Altri partecipanti alla riunione hanno concordato sul fatto che le azioni degli Stati Uniti e di altre nazioni hanno “fatto deragliare” il processo.
“Credevo che avessimo superato il riconoscimento che la combustione del petrolio produce una sostanza densa e nera che è probabilmente dannosa, specialmente se inalata”, ha affermato il dott. David Broadstock del Lantau Group, uno degli autori principali del rapporto.
“Sembra abbastanza evidente, eppure continuiamo ad assistere a partiti che cercano di espandere la produzione di tali materiali”, ha dichiarato alla BBC News.

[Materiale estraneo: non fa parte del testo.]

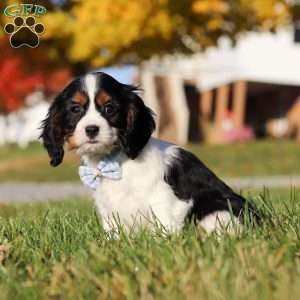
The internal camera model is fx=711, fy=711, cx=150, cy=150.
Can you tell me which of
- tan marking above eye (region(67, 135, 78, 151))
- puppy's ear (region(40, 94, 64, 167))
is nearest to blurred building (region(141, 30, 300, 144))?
puppy's ear (region(40, 94, 64, 167))

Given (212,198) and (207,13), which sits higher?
(207,13)

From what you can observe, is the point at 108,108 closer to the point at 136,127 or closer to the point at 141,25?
the point at 136,127

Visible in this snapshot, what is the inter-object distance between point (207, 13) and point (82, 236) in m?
14.5

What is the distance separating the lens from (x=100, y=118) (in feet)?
16.2

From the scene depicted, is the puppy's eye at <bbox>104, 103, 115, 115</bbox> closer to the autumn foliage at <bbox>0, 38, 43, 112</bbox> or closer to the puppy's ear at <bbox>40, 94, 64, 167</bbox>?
the puppy's ear at <bbox>40, 94, 64, 167</bbox>

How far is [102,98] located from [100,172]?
583 mm

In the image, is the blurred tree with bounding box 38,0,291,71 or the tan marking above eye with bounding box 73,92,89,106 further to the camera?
the blurred tree with bounding box 38,0,291,71

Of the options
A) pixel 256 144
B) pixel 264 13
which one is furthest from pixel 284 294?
pixel 256 144

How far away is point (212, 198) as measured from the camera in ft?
17.4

Da quando ha assunto la carica, il presidente Trump si è sforzato di stimolare la produzione di combustibili fossili e di invertire gli impegni statunitensi a combattere il cambiamento climatico, sostenendo che la nazione diventi una superpotenza energetica globale con accesso a risorse economiche e affidabili.
Ha anche cercato di persuadere i tribunali statunitensi a invalidare l’idea che l’anidride carbonica rappresenti una minaccia per la salute pubblica. La sua amministrazione ha inoltre perseguito sforzi per limitare o limitare le attività delle organizzazioni internazionali dedicate ad affrontare il riscaldamento globale.
Quest’anno sono stati compiuti tentativi durante i negoziati internazionali sulla plastica, presso la Organizzazione marittima internazionale e durante la COP30 per rimuovere il linguaggio che afferma che il cambiamento climatico è un problema significativo che richiede una rapida transizione globale dai combustibili fossili.
La controversia sul rapporto Global Environment Outlook solleverà probabilmente preoccupazioni sui futuri negoziati per i rapporti del Gruppo intergovernativo sui cambiamenti climatici, poiché questi studi sono considerati il fondamento degli sforzi globali per frenare il riscaldamento globale.